● **Information**
·····
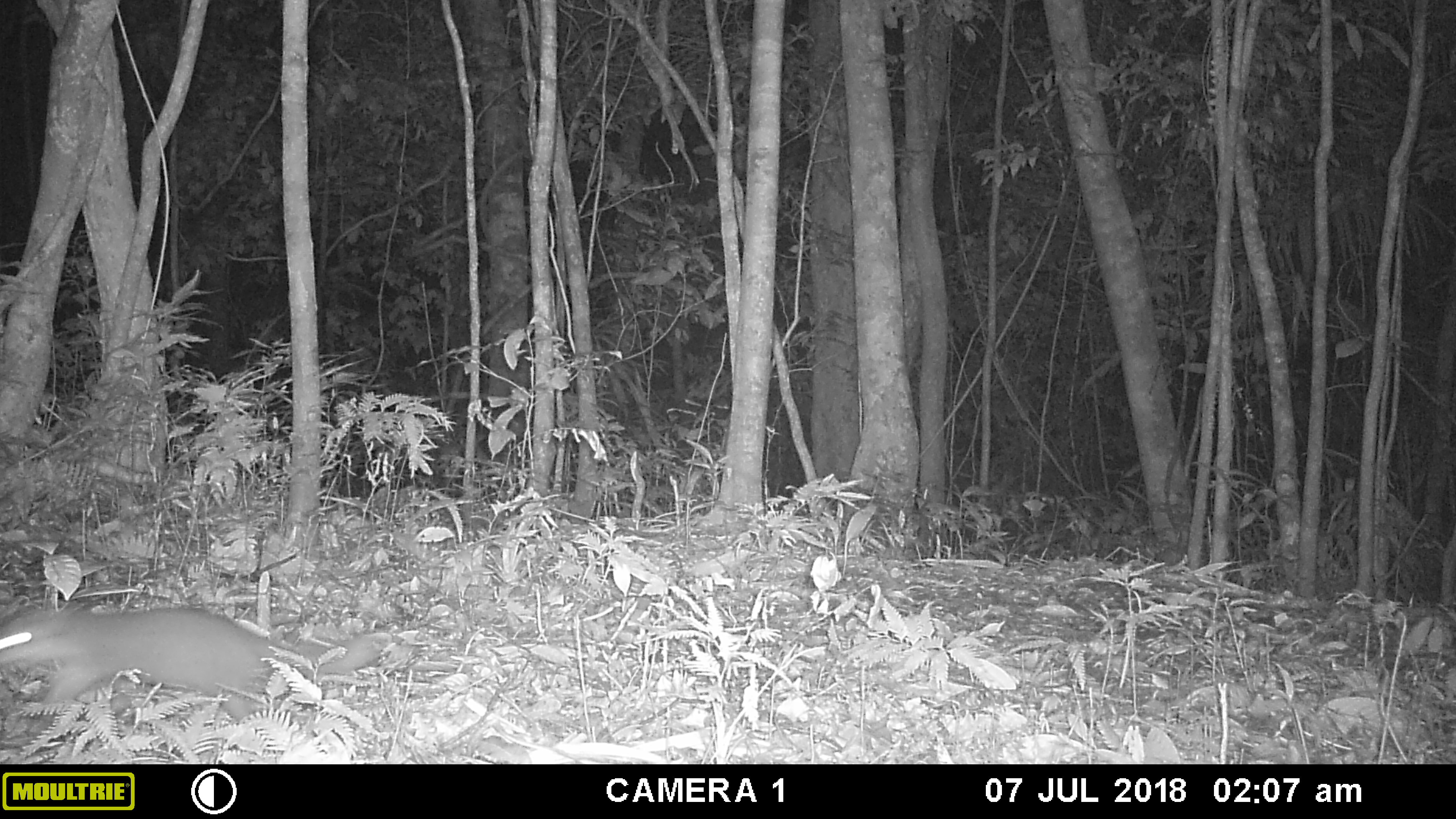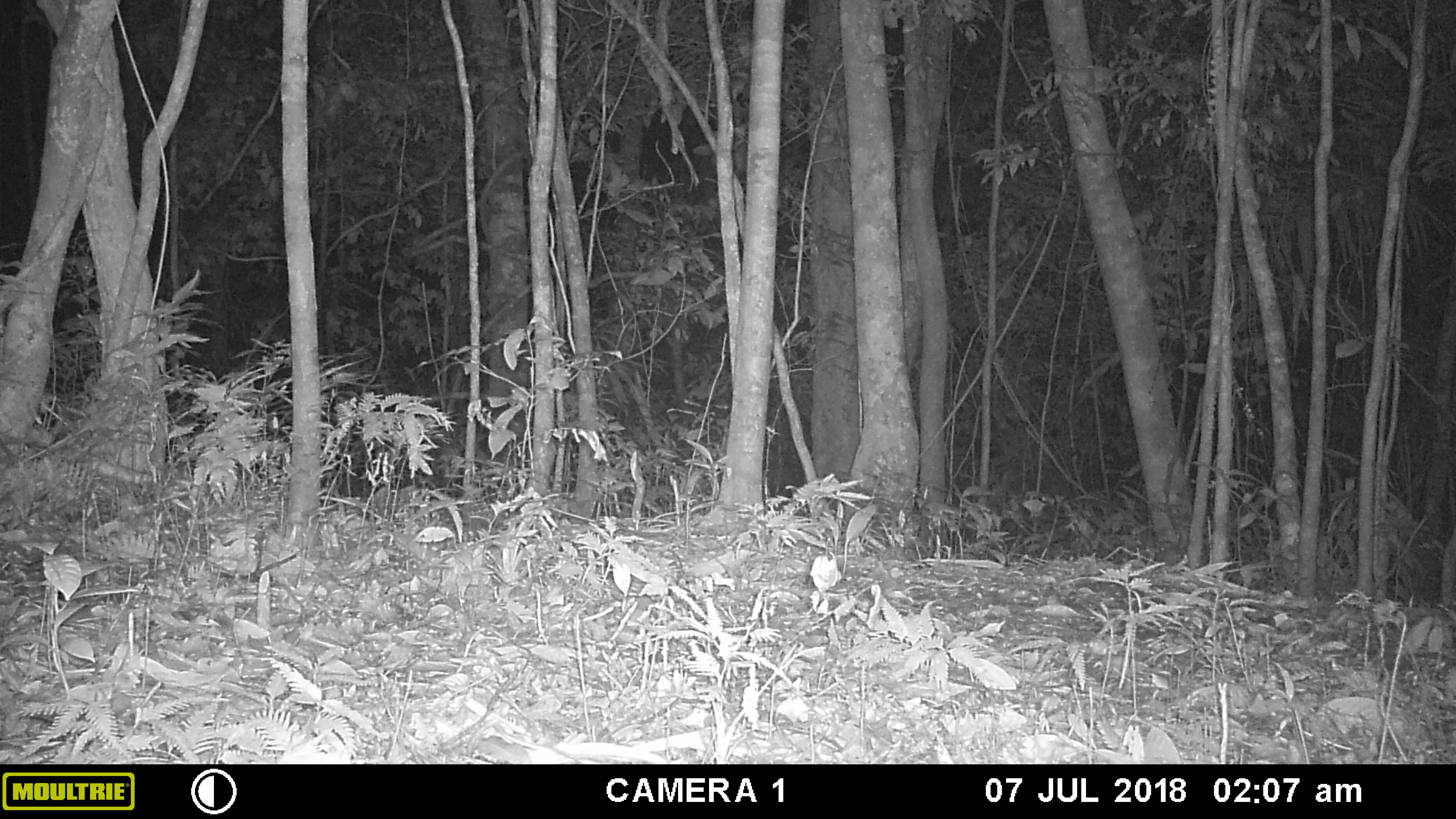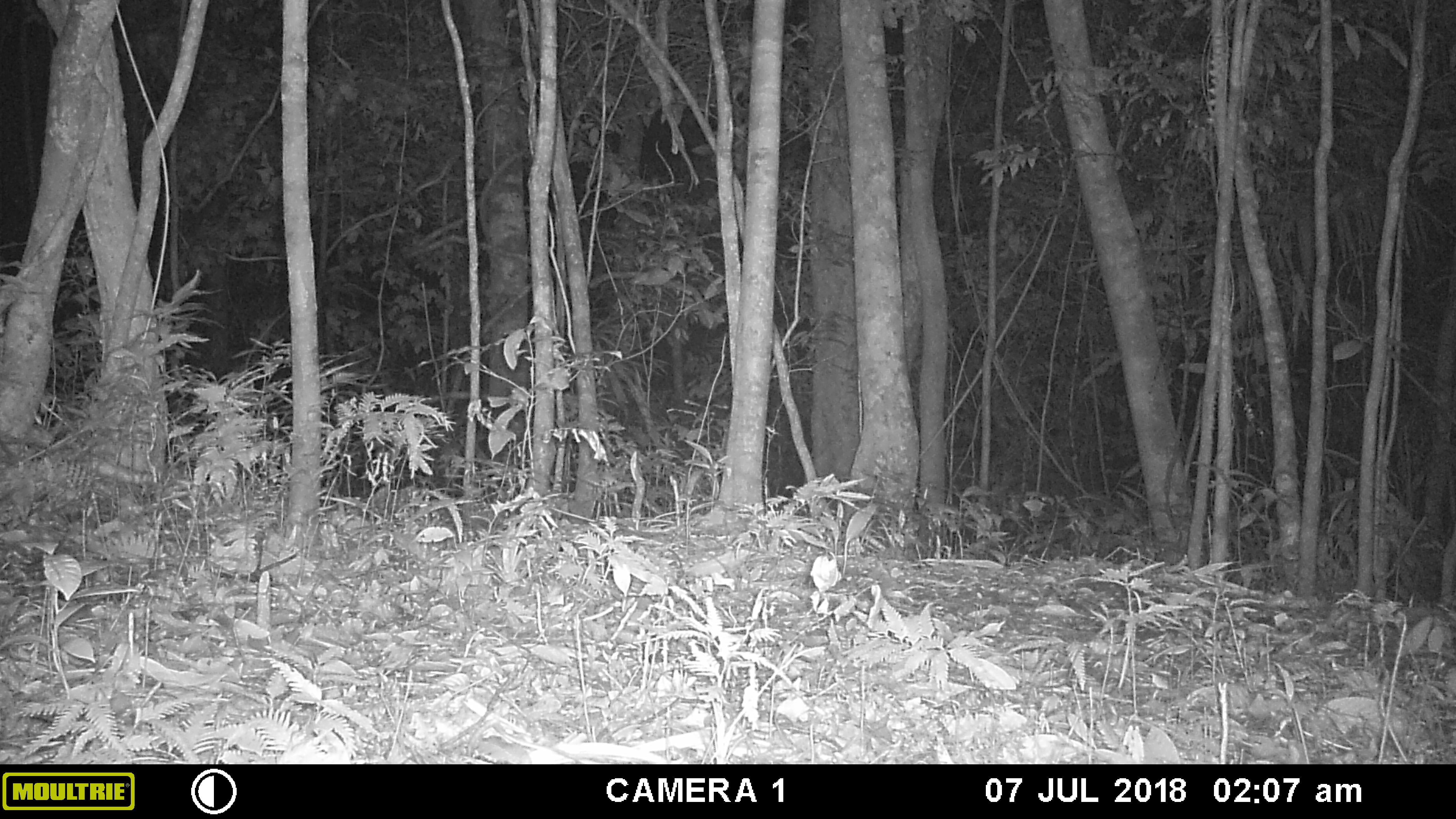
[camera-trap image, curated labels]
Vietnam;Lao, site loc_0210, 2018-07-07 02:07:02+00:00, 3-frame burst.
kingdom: Animalia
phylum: Chordata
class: Mammalia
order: Carnivora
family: Mustelidae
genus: Melogale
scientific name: Melogale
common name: ferret badger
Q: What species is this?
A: Ferret badger (Melogale).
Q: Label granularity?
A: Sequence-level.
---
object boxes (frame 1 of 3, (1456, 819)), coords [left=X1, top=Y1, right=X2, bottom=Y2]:
ferret badger: [left=0, top=606, right=376, bottom=723]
·····
● **Work instructions**
Set down the entries word for word, omitting all pictures.

● **Your response**
[camera-trap image, curated labels]
Vietnam;Lao, site loc_0210, 2018-07-07 02:07:02+00:00, 3-frame burst.
kingdom: Animalia
phylum: Chordata
class: Mammalia
order: Carnivora
family: Mustelidae
genus: Melogale
scientific name: Melogale
common name: ferret badger
Q: What species is this?
A: Ferret badger (Melogale).
Q: Label granularity?
A: Sequence-level.
---
object boxes (frame 1 of 3, (1456, 819)), coords [left=X1, top=Y1, right=X2, bottom=Y2]:
ferret badger: [left=0, top=606, right=376, bottom=723]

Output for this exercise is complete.